NU Online News Service, Jan. 3, 5:06 p.m. – Life insurers earned a total net gain of $2.2 million for 2001 on $128 million in revenue from the sale of life insurance policies with small face amounts, compared with a total net loss of $3.1 million on $52 million in small-policy premium revenue for 1997, according to the Texas Department of Insurance.
The percentage of premiums paid out as death benefits increased to 33%, from 28%, while the percentage used to cover other expenses fell to 54%, from 63%, the Texas department says.
The average face amount increased to $4,593 per policy, from $3,517.
The Texas department came up with the data by surveying 191 life carriers that sell policies designed so that the total premiums paid could either exceed the death benefit by 50% at any point, or designed so that the total premiums paid could exceed the death benefit in just 10 years.
The department conducted the survey to fulfill a 2001 law that requires it to study the state’s small-policy market for the Texas legislature.
The department also held a series of four public hearings on the small-policy market.

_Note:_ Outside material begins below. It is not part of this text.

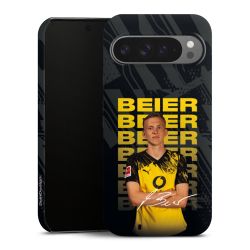 Suojakuori Plus Mattapinta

The hearings showed that consumer activists and insurance industry representatives disagree as strongly as ever about the need for new regulations of the small-policy market, the department says.
Consumer activists say poor customers get too little value from the money they pay for the policies, but industry representatives say the real reason some insureds pay more in premiums than they get in benefits is longevity.
The industry representatives argue that increasing restrictions would simply make it harder for poor Texas residents to buy coverage.